Arbeitsgruppenleitung:

Prof. Dr. med. Tibo Gerriets, Email: Tibo.Gerriets@neuro.med.uni-giessen.de

Prof. Dr. med. Markus Schönburg, Email: M.Schoenburg@kerckhoff-klinik.de

Dr. med. Martin Jünemann, M. Sc., Email: Martin.Juenemann@neuro.med.uni-giessen.de

Mitarbeiter:

PD. Dr. med.

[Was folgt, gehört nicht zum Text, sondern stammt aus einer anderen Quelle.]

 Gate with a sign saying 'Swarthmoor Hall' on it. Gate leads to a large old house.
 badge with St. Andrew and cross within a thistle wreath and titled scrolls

Patrick Schramm, M. Sc., Email: Patrick.Schramm@neuro.med.uni-giessen.de

PD Dr. med. Marlene Tschernatsch, Email: Marlene.Tschernatsch@neuro.med.uni-giessen.de

Prof. Dr. phil. Gebhard Sammer, Dipl.-Psych., Email: Gebhard.Sammer@psychiat.med.uni-giessen.de

Dr. med. Tobias Braun, Email: Tobias.Braun@neuro.med.uni-giessen.de

Dr. Johanna Wagner-Dörr, Dipl.-Psych.. Email: Johanna.Wagner-Doerr@neuro.med.uni-giessen.de

 

Doktoranden:

Jasmin El-Shazly, M. Sc.-Psych., Email: J.ElShazly@kerckhoff-klinik.de

Rolf Meyer, M. Sc.-Psych., Email: R.Meyer@kerckhoff-klinik.de

Marius Butz, Dipl.-Psych., Email: M.Butz@kerckhoff-klinik.de

 

Studentische Hilfskraft:

Viktoria Hoffmann, Cand.-Psych.


 

Schwerpunkte und Projekte der Arbeitsgruppe

Schwerpunkt:

Die "Heart & Brain Research Group“ ist ein Kooperationsprojekt zwischen dem Universitätsklinikum Gießen - Klinik für Neurologie - (vertreten durch Prof. Dr. Tibo Gerriets und Dr. Martin Jünemann, M.Sc.) und der Kerckhoff-Klinik Bad Nauheim (vertreten durch Prof. Dr. Markus Schönburg). Neben der klinischen Zusammenarbeit bildet die Charakterisierung und Vorbeugung neurologischer und neuropsychologischer Komplikationen herz-/thoraxchirurgischer sowie kardiologisch-interventioneller Eingriffe seit 2006 einen wesentlichen Themenschwerpunkt der Arbeitsgruppe.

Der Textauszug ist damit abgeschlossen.